Отречение - Балашов Дмитрий Михайлович (версия книг .TXT) 📗
ГЛАВА 77
Онисим с тяжелым сердцем покидал на сей раз родимые хоромы. Мнилось, и не узрит больше! То ли погибнет сам, то ли деревню сожгут. Шел вдвоем с Федором. Коляню и подросшего Ванчуру сорок раз предупреждал:
— При первой вести о московитах гоните скотину в Манькино займище и сами туды схоронись! С добром, со всема! Сруб у меня поставлен на болоте, засеки поделаны, ни един черт не найдет! Ты, Недаш, и с Колянею, гляди, парня какого в сторожу посылай! — И еще издали, привставая в седле, прокричал: — Телегу! Телегу с собой забирай! — Представил, как погонят телегу чужие ратники, груженную его же добром, запряженную Онькиной лошадью, да поведут назади связанных Таньшу с девками — худо сделалось! Ехал, вздыхал. Федор поглядывал сбоку на отца. Ражий парень, видный, а оженить за боями да за походами так и не успел! Убьют — хоть корень оставил бы на земле, паренька там али девоньку… Сзади топотали кони двоих Недашевых. Четверо ратников (и у двоих — брони!) посылала деревня на защиту Твери.

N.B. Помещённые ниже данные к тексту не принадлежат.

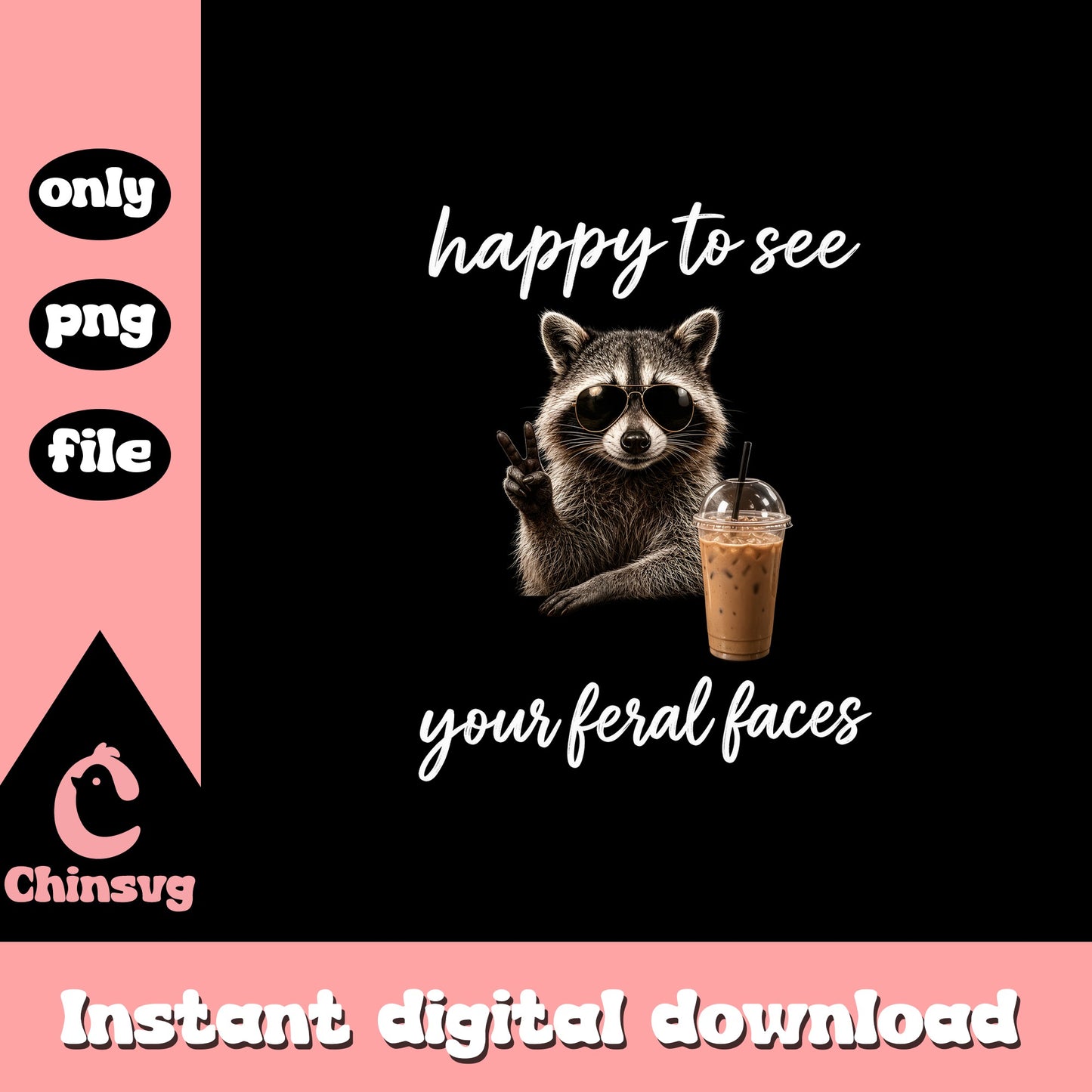 Funny Raccoon Happy To See Your Feral Faces, Iced Coffee PNG, Raccoon PNG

Когда переправились в город, уже все толковали о подходе московских ратей. День и ночь скрипели возы, спешно свозили остатний хлеб из деревень. Тут бы жать! А какое жнитво — по всем дорогам конная сторожа. Села — вымерли. В город спешно завозят сено, гонят и гонят скотину, и уже тесно от нее становит по дворам.
— Война все съест! — толкуют бывалые ратники.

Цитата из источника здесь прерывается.